ACTIONS TO TAKE:
a - In the notebook on using LiteLLM with Baseten's Model APIs, which environment variable is set to hold the API key?
b - Extend the notebook on using LiteLLM with Baseten's Model APIs, picking up right after its final line of code.

*** SELECTED EXCERPT Section Begins ***

LiteLLM with Baseten Model APIs

This notebook demonstrates how to use LiteLLM with Baseten's Model APIs instead of dedicated deployments.

Example Usage

python

response = completion(
    model="baseten/openai/gpt-oss-120b",
    messages=[{"role": "user", "content": "Hello!"}],
    max_tokens=1000,
    temperature=0.7
)

Setup

python

%pip install litellm

python

import os
from litellm import completion

# Set your Baseten API key
os.environ['BASETEN_API_KEY'] = "" #@param {type:"string"}

# Test message
messages = [{"role": "user", "content": "What is AGI?"}]

Example 1: Basic Completion

Simple completion with the GPT-OSS 120B model

python

print("=== Basic Completion ===")
response = completion(
    model="baseten/openai/gpt-oss-120b",
    messages=messages,
    max_tokens=1000,
    temperature=0.7,
    top_p=0.9,
    presence_penalty=0.1,
    frequency_penalty=0.1,
)
print(f"Response: {response.choices[0].message.content}")

*** SELECTED EXCERPT Section Ends ***
*** GIVEN INFORMATION Section Begins ***

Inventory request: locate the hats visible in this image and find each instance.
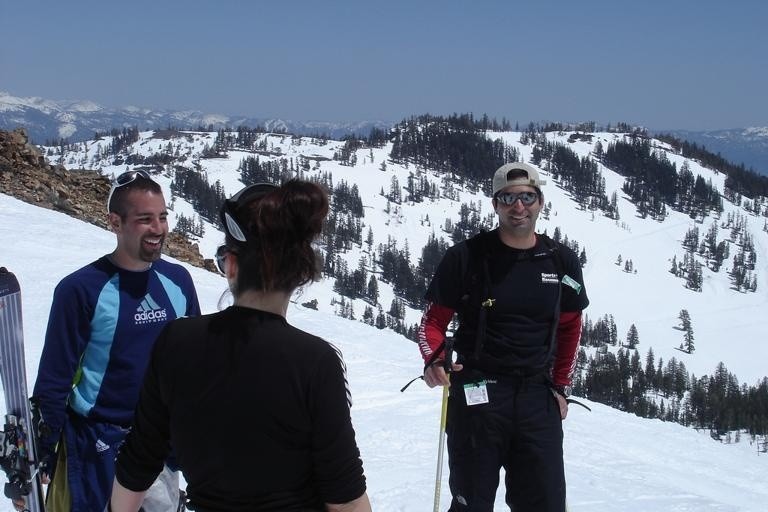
[491,162,549,197]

*** GIVEN INFORMATION Section Ends ***

RESPONSES TO THE TASKS:
a - BASETEN_API_KEY

b -
print(f"Usage: {response.usage}")

Example 2: Streaming Completion

Streaming completion with usage statistics

python

print("=== Streaming Completion ===")
response = completion(
    model="baseten/openai/gpt-oss-120b",
    messages=[{"role": "user", "content": "Write a short poem about AI"}],
    stream=True,
    max_tokens=500,
    temperature=0.8,
    stream_options={
        "include_usage": True,
        "continuous_usage_stats": True
    },
)

print("Streaming response:")
for chunk in response:
    if chunk.choices and chunk.choices[0].delta.content:
        print(chunk.choices[0].delta.content, end="", flush=True)
print("\n")